CVE-2026-35668
Path Traversal in OpenClaw Sandbox Allows Arbitrary File Access
Publication date: 2026-04-10
Last updated on: 2026-04-13
Assigner: VulnCheck
Description
Description
CVSS Scores
EPSS Scores
| Probability: | |
| Percentile: |
Meta Information
Affected Vendors & Products
| Vendor | Product | Version / Range |
|---|---|---|
| openclaw | openclaw | to 2026.3.24 (exc) |
Helpful Resources
Exploitability
| CWE ID | Description |
|---|---|
| CWE-22 | The product uses external input to construct a pathname that is intended to identify a file or directory that is located underneath a restricted parent directory, but the product does not properly neutralize special elements within the pathname that can cause the pathname to resolve to a location that is outside of the restricted directory. |
Attack-Flow Graph
AI Powered Q&A
How does this vulnerability affect compliance with common standards and regulations (like GDPR, HIPAA)?:
The vulnerability allows unauthorized access to sensitive files such as API keys and configuration data by bypassing sandbox restrictions. This unauthorized access to sensitive information can lead to violations of data protection standards and regulations like GDPR and HIPAA, which require strict controls over access to personal and sensitive data.
By breaking the multi-agent sandbox isolation, the vulnerability undermines critical security boundaries designed to protect sensitive data, potentially resulting in non-compliance with confidentiality and data protection requirements mandated by these regulations.

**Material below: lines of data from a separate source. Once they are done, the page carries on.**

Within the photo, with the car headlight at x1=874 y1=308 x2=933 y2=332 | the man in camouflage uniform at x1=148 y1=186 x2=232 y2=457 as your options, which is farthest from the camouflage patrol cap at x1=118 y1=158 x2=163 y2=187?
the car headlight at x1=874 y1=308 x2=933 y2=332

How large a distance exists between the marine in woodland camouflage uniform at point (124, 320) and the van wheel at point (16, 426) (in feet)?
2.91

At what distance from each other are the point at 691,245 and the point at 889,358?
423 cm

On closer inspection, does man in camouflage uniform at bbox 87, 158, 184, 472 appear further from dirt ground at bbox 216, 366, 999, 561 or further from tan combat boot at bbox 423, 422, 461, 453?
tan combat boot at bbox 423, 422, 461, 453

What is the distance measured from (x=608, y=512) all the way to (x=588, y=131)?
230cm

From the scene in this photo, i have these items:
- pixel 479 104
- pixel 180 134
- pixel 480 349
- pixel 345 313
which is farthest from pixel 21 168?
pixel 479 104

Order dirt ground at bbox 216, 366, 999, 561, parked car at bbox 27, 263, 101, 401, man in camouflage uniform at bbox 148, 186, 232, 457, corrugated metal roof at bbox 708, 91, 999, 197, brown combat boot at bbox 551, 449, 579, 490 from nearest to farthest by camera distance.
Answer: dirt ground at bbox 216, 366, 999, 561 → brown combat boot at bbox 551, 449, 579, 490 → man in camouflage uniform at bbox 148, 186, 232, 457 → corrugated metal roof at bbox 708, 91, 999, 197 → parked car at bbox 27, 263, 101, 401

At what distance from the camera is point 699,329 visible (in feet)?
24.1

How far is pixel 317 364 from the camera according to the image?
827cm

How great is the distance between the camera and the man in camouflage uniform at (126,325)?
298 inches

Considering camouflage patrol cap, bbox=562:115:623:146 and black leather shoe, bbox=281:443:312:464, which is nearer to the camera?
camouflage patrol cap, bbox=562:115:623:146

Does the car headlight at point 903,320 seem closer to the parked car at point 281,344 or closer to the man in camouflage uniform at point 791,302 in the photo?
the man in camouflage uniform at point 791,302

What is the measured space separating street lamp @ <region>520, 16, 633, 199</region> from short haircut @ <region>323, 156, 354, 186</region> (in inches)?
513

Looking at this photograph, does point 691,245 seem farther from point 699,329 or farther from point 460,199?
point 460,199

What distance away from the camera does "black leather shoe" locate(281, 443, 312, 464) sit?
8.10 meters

How can this vulnerability impact me? :
This vulnerability allows an attacker with low privileges and no user interaction to bypass sandbox restrictions and read sensitive files from other agents' workspaces. This includes access to confidential information such as API keys, session data, logs, and configuration files.
The breach of sandbox isolation compromises a critical security boundary in OpenClaw, potentially leading to unauthorized data exposure and further exploitation within the affected environment.

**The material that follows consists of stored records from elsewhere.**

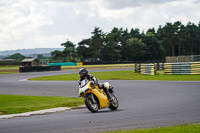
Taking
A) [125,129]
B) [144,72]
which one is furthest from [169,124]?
[144,72]

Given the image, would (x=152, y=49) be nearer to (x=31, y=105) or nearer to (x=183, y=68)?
(x=183, y=68)

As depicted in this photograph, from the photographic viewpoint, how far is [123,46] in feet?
387

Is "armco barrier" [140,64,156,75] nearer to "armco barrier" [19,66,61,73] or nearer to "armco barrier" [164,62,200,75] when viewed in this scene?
"armco barrier" [164,62,200,75]

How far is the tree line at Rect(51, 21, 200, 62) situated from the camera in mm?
112875

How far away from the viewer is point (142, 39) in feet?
414

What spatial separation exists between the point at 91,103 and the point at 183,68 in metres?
26.9

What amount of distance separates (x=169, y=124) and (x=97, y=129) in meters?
1.71

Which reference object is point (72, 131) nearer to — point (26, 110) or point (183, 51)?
point (26, 110)

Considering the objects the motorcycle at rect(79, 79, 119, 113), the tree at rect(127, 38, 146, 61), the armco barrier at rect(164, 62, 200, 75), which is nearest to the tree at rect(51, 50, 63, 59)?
the tree at rect(127, 38, 146, 61)

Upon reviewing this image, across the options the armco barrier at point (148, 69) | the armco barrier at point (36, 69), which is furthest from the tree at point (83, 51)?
the armco barrier at point (148, 69)

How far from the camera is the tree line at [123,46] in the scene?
112875mm

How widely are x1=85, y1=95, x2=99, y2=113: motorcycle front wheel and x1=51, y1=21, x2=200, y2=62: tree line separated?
89.3 meters

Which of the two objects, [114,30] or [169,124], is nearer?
[169,124]

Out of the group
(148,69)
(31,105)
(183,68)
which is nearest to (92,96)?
(31,105)
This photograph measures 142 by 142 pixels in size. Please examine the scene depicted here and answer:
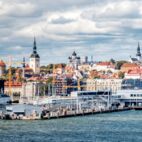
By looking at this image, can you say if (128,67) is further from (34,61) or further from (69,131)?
(69,131)

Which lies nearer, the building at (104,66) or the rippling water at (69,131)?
the rippling water at (69,131)

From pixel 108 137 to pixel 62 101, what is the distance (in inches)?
1417

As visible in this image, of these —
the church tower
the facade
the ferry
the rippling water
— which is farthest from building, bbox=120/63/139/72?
the rippling water

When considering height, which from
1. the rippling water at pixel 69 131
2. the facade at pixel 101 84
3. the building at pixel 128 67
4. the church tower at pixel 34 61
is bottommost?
the rippling water at pixel 69 131

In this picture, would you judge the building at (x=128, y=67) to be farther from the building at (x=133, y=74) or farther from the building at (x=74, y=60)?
the building at (x=74, y=60)

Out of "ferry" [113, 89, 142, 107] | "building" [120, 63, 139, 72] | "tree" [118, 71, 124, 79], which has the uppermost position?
"building" [120, 63, 139, 72]

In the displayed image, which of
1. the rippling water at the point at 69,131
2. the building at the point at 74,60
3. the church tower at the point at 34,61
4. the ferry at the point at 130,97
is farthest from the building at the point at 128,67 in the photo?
the rippling water at the point at 69,131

Can you explain this vulnerability to me?
CVE-2026-35668 is a high-severity path traversal vulnerability in OpenClaw versions before 2026.3.24. It occurs because the software does not properly validate certain parameter keys, specifically 'mediaUrl' and 'fileUrl', which are used by various channel extensions for media attachments. These keys bypass the sandbox's path normalization and validation, allowing a sandboxed agent to read arbitrary files from other agents' workspaces.
The vulnerability arises from two main issues: incomplete parameter key validation in the function 'normalizeSandboxMediaParams', which only allows a limited set of keys and excludes 'mediaUrl' and 'fileUrl'; and the omission of the 'mediaLocalRoots' context when dispatching actions to plugins, causing plugins to default to a broad directory access that includes all agents' workspaces.

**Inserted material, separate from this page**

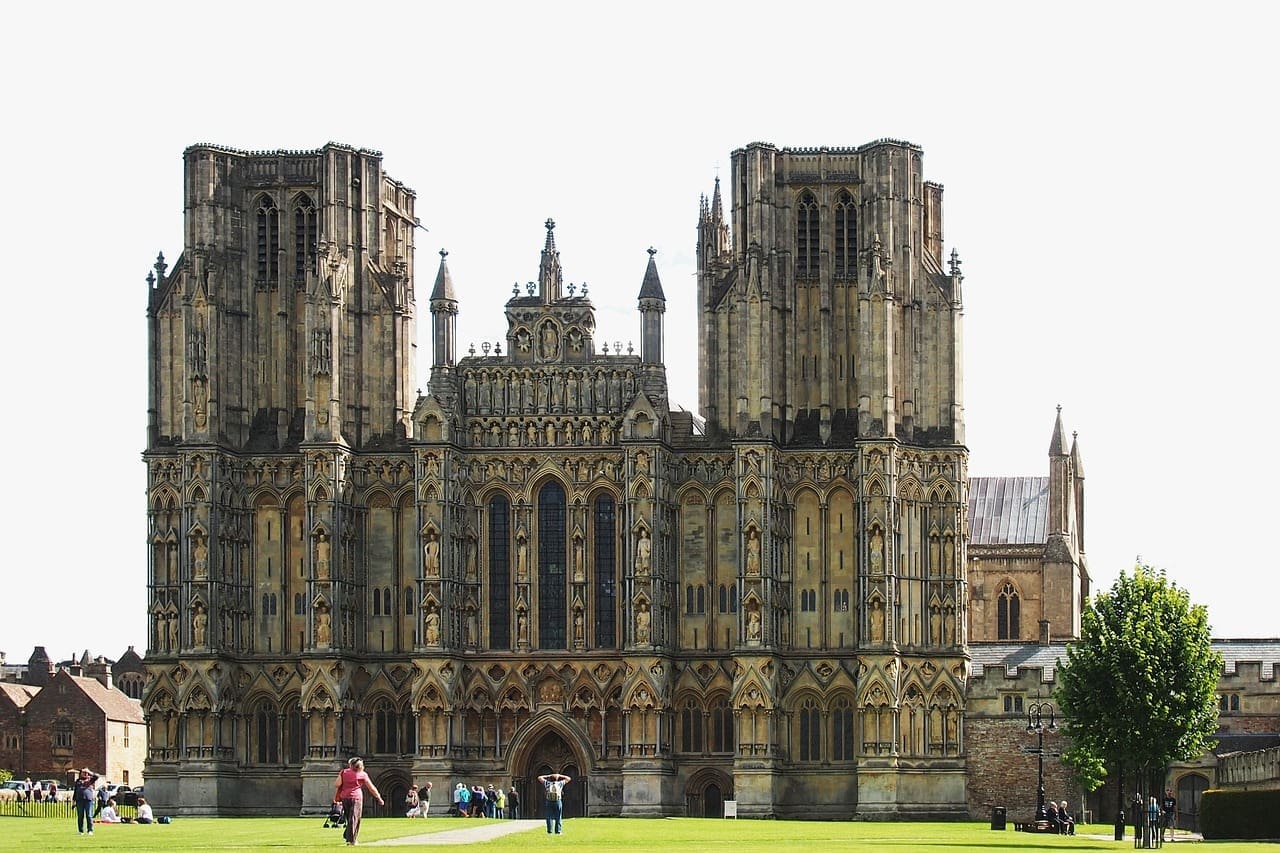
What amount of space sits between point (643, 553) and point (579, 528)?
3.34 metres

An attacker can exploit this by sending crafted requests with unnormalized 'mediaUrl' or 'fileUrl' parameters to access sensitive files such as API keys and configuration data outside the intended sandbox boundaries, effectively escaping the sandbox isolation.
How can this vulnerability be detected on my network or system? Can you suggest some commands?
Detection of CVE-2026-35668 involves identifying attempts to exploit the path traversal vulnerability via unnormalized mediaUrl or fileUrl parameters in OpenClaw message tool calls.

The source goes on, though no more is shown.